В спорах свт. Григория и Варлаама мы видим столкновение православного монашества с крайней формой светского гуманизма. Как мы уже говорили, конфликт этот четко прослеживается уже после IX века. О. Иоанн Мейндорф замечает: «Как и любое широкое народное движение, византийский исихазм не всегда был чужд некоторому обскурантизму»324 В XIV веке это противостояние усиливается под влиянием итальянского Возрождения. Впрочем, резкого столкновения обычно удавалось избежать. Философы старались избегать богословских вопросов, формально следуя преданию святых отцов

Конфликт между монашеством и гуманистами стал неизбежен, когда гуманисты начали переносить свои философские взгляды в область учения о Боге. Так, Варлаам из философских посылок делал вывод о невозможности для человека иметь знание о Боге. Христианам необходимо довольствоваться лишь обращениями к авторитету святых отцов, которым было дано особое Откровение. Непознаваемый для обычного человека Бог во взглядах Варлаама выносился на периферию духовной жизни. Такие взгляды не могли не вызвать недовольства в среде исихастов, для которых непосредственное общение с Богом составляло суть христианства.

**Ваше задание**
Верните без изменений отрывок из текста о споре свт. Григория и Варлаама, начиная со слов «Конфликт между монашеством» и заканчивая словами «составляло суть христианства.».

**Показанный материал**
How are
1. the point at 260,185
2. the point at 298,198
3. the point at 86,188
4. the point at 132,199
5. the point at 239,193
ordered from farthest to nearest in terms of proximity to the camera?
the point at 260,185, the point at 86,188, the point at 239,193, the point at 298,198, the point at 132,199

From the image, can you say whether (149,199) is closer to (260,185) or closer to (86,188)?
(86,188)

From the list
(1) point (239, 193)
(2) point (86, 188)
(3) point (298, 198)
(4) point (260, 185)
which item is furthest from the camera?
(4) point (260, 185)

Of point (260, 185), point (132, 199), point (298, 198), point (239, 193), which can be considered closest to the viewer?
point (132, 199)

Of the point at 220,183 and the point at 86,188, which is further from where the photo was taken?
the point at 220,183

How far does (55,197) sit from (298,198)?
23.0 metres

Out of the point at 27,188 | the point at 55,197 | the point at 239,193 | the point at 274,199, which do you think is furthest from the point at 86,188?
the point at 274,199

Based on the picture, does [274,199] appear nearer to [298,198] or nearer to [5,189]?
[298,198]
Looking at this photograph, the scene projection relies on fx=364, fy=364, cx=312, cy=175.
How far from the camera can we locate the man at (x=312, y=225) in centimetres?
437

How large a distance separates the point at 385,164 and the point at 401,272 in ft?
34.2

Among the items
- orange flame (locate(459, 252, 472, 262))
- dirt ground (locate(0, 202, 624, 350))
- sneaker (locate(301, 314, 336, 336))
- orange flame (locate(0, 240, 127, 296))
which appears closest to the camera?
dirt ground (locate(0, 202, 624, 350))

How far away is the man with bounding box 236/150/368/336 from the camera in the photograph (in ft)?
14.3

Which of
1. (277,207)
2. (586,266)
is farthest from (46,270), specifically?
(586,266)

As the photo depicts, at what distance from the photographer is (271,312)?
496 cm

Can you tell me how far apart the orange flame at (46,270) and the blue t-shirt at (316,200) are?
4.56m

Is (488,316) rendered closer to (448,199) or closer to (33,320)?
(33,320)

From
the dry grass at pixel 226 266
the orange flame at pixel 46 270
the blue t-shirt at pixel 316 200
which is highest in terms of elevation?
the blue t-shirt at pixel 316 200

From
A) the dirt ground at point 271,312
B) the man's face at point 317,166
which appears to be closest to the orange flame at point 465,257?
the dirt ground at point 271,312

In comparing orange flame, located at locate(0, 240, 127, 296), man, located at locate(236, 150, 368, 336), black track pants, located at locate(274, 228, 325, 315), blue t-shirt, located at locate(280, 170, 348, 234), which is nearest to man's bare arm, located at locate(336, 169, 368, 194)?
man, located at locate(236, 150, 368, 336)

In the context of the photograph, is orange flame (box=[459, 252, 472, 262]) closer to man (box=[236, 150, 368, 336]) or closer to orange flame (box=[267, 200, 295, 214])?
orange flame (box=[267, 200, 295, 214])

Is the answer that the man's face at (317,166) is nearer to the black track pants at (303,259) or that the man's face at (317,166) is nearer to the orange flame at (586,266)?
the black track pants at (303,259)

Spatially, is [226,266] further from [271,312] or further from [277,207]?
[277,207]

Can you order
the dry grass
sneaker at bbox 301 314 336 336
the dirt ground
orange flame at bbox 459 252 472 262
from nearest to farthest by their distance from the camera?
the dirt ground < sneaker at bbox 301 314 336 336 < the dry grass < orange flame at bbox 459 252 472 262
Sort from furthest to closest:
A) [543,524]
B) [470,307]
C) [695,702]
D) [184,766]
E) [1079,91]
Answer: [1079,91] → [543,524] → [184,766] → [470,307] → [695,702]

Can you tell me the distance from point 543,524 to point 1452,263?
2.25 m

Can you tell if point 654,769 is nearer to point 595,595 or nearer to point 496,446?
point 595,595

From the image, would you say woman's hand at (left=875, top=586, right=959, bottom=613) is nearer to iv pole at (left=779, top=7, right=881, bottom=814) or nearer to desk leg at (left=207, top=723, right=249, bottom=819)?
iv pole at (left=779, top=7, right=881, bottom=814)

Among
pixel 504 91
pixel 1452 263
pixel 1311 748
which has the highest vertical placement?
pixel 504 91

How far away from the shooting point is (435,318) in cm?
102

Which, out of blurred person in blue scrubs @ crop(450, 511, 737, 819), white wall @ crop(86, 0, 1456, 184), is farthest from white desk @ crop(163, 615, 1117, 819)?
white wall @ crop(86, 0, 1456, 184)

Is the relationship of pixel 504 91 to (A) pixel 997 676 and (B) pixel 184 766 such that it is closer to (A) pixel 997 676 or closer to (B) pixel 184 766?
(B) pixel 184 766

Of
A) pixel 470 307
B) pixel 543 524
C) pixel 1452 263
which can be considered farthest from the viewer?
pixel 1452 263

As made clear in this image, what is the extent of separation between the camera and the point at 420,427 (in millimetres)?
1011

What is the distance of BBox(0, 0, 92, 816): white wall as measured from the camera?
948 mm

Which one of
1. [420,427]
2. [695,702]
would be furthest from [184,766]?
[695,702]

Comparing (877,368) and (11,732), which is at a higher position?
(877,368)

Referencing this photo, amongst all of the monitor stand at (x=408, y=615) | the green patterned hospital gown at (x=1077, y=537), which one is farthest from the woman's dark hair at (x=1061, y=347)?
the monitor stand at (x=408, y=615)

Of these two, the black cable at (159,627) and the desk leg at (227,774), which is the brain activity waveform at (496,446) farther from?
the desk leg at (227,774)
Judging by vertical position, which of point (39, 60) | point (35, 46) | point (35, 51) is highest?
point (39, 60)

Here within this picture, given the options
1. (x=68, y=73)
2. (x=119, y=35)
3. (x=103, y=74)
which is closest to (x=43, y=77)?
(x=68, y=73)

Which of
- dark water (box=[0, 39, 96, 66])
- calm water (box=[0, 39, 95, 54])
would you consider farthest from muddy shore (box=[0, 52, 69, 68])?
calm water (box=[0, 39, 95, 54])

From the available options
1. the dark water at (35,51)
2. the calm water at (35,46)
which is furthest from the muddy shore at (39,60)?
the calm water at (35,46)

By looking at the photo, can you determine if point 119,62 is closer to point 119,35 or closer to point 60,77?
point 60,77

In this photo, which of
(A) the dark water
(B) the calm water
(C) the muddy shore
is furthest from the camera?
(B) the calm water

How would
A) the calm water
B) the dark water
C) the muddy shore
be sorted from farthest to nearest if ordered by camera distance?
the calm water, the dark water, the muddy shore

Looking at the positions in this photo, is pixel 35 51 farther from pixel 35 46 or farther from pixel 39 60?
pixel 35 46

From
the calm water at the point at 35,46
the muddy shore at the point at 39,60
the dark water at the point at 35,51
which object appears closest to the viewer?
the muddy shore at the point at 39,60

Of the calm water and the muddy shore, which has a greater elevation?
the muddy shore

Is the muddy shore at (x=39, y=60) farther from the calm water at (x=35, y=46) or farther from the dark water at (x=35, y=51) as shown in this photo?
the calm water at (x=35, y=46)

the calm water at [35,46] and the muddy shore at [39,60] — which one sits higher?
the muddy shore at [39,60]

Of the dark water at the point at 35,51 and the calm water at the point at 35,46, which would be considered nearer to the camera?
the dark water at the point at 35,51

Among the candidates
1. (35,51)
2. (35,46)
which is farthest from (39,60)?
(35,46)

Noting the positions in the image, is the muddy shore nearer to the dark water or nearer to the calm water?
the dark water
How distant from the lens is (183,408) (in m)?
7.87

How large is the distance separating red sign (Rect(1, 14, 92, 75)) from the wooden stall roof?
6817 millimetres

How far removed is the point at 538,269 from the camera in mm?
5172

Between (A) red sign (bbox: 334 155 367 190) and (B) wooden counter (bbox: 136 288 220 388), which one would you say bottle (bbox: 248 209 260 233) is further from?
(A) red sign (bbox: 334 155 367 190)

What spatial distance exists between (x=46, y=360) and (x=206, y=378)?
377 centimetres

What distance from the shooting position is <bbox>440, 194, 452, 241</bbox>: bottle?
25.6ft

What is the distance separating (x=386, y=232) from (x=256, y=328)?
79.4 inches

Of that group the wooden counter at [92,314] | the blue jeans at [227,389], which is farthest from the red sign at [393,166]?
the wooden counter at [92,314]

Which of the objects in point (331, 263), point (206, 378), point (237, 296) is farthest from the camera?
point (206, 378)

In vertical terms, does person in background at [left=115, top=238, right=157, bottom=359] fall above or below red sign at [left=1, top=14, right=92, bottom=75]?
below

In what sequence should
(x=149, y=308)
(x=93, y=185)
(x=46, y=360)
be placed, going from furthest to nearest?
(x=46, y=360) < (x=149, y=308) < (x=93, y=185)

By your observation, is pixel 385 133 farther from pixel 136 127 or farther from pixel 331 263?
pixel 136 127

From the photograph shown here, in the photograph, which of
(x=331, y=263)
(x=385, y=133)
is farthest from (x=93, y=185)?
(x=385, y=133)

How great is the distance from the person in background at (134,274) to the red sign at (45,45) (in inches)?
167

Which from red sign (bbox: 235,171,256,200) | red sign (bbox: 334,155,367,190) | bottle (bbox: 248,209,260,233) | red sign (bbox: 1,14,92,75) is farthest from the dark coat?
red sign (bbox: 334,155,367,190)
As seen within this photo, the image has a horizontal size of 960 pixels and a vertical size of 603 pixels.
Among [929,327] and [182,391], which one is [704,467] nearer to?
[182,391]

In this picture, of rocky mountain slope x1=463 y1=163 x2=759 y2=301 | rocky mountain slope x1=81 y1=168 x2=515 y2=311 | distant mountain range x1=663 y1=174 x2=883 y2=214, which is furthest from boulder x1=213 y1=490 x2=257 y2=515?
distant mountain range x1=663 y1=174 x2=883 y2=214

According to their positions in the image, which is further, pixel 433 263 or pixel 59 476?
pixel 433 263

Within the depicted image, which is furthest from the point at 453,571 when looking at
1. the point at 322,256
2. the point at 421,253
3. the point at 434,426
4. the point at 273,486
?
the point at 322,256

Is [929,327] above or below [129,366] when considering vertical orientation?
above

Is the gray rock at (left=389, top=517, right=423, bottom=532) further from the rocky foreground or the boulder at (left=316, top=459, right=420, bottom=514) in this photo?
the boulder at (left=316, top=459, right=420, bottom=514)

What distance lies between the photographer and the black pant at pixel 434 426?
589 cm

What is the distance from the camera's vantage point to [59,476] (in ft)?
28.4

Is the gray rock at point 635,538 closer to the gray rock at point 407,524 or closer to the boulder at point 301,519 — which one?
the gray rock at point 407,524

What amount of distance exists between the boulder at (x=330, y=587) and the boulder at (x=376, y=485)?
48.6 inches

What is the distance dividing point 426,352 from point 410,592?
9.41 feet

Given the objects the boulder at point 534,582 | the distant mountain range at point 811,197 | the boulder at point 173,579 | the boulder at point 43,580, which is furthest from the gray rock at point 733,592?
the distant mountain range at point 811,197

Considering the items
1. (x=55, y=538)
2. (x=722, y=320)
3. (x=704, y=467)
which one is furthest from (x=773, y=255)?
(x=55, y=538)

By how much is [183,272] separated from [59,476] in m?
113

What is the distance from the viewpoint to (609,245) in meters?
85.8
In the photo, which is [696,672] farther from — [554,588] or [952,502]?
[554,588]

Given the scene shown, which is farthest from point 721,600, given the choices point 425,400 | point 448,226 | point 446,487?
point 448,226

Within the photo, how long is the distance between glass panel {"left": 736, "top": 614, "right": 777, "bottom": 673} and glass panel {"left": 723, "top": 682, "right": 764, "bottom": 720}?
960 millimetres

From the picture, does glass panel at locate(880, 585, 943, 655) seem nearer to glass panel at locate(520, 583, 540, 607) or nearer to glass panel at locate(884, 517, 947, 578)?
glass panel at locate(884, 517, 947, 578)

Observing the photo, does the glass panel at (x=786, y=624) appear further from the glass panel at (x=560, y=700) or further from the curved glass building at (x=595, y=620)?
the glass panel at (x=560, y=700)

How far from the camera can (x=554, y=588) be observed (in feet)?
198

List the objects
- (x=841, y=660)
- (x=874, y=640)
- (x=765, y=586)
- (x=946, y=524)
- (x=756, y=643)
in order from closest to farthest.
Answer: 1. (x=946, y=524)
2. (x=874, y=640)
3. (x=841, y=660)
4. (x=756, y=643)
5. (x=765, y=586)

**Ответ на задание**
Конфликт между монашеством и гуманистами стал неизбежен, когда гуманисты начали переносить свои философские взгляды в область учения о Боге. Так, Варлаам из философских посылок делал вывод о невозможности для человека иметь знание о Боге. Христианам необходимо довольствоваться лишь обращениями к авторитету святых отцов, которым было дано особое Откровение. Непознаваемый для обычного человека Бог во взглядах Варлаама выносился на периферию духовной жизни. Такие взгляды не могли не вызвать недовольства в среде исихастов, для которых непосредственное общение с Богом составляло суть христианства.